O presidente do PSD, Luís Montenegro, pediu hoje ao primeiro-ministro para pôr ordem na casa, no que respeita à Carta de Perigosidade de Incêndio Rural, dadas as informações contraditórias que têm existido sobre aquele documento dentro do governo e grupo parlamentar do PS. A ministra da Coesão Territorial, Ana Abrunhosa, por exemplo, afirmou que a Carta de Perigosidade estava suspensa e o ex-presidente da CM de Oliveira do Hospital, José Carlos Alexandrino, falou mesmo numa vitória, mas foram ambos desmentidos, pouco depois, por elementos do PS, que asseguravam que o documento estava em vigor, embora aberto a melhorias. Montenegro quer que António clarifique a situação e que se prepare para a época dos incêndios.
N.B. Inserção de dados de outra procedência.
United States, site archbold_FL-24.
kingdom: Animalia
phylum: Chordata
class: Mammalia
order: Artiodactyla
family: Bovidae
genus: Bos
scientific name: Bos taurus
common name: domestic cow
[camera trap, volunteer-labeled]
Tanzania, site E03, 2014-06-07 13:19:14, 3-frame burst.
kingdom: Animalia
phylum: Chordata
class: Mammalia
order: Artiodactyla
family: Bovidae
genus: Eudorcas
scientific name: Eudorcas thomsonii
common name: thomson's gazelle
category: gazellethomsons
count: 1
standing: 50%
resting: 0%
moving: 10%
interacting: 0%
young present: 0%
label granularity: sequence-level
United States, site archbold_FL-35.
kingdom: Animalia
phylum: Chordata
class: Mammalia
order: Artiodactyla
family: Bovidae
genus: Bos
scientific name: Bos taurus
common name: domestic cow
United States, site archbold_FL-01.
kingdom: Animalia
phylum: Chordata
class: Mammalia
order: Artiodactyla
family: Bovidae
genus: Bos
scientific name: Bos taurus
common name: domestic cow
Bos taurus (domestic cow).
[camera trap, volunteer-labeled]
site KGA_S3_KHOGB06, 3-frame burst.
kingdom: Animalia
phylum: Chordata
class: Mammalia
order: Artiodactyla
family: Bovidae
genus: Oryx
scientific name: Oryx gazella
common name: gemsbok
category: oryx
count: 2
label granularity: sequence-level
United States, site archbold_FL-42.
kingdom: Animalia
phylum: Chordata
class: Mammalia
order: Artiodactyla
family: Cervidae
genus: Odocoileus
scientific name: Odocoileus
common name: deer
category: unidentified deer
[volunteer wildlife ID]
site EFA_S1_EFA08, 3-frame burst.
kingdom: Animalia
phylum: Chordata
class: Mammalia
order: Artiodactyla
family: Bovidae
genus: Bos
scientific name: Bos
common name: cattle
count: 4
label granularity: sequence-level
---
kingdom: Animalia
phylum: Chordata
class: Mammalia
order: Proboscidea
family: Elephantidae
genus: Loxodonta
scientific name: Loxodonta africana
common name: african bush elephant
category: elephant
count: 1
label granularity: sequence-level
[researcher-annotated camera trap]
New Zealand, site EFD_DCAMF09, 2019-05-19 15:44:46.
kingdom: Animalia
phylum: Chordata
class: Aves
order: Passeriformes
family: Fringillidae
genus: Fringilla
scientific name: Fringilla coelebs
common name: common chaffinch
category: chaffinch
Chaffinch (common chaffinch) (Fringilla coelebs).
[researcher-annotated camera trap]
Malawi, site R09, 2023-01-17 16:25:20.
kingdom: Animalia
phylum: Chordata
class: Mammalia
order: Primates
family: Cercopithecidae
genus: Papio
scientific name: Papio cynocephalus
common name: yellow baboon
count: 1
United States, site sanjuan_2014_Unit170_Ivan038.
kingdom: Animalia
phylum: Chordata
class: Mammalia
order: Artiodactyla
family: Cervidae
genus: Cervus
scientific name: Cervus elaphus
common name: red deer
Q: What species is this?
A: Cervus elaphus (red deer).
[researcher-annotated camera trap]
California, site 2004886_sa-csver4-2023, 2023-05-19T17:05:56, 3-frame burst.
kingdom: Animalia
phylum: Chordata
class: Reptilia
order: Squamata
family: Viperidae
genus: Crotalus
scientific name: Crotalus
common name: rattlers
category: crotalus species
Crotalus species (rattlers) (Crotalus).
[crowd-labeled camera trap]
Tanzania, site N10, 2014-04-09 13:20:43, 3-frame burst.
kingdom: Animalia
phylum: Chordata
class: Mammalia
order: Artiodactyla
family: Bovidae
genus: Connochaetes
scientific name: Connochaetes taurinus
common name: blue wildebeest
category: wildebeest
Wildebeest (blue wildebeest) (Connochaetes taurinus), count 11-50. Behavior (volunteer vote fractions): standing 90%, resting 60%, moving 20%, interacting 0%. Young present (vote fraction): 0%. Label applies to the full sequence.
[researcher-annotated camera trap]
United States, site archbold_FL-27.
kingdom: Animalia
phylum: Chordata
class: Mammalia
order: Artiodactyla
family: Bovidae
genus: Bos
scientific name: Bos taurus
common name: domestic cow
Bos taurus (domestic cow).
“O primeiro-ministro que ponha os ministros todos a falar a uma só voz, que tenha uma coordenação interministerial que dê confiança às populações e confiança aos autarcas, para poderem criar soluções de resposta a problemas graves que existem e este é um deles”, disse Luís Montenegro, referindo-se à Carta de Perigosidade, em Pedrógão Grande, no distrito de Leiria, a sua primeira deslocação enquanto líder do partido em exercício de funções, onde se reuniu com autarcas, a Liga dos Bombeiros Portugueses e, depois, a Associação de Vítimas do Incêndio de Pedrógão Grande.
Para o social-democrata, em matéria florestal, “há alguma confusão que continua a reinar no Governo” e “não é só na área das Infra-estruturas”. “Temos uma Carta de Perigosidade relativamente ao risco de incêndio que o ministro diz que não está suspensa, que está em vigor, e depois temos uma ministra, um primeiro-ministro e um Conselho de Ministros que dizem que, afinal, parece que está suspensa, pelo menos até Março do próximo ano”, observou Luís Montenegro.
O social-democrata pediu ainda ao executivo para preparar a época de incêndios. “Este ano, que é um ano especial de seca extrema, não estamos ainda tranquilos quanto aos mecanismos de prevenção, com a possibilidade de termos incêndios florestais de grande dimensão e, portanto, quero daqui lançar um apelo muito veemente ao Governo para preparar esta época de incêndios que, infelizmente, ganha sempre mais perigosidade com as altas temperaturas que se avizinham”, afirmou.
Segundo Luís Montenegro, “do ponto de vista do ordenamento florestal, as coisas estão muito mal, sobretudo naquilo que tange às responsabilidades do Estado, não tanto dos particulares, mas mais do Estado”. “Fico até um pouco assustado com algumas afirmações que me foram transmitidas, segundo as quais nós estamos iguais ou piores ao que estávamos, por exemplo, em 2017”, declarou.
A Carta de Perigosidade de Incêndio Rural, publicada sob aviso em Diário da República em 28 de Março, é um instrumento para planeamento das medidas de prevenção e combate a incêndios rurais, para definição dos condicionamentos às actividades de fruição dos espaços rurais.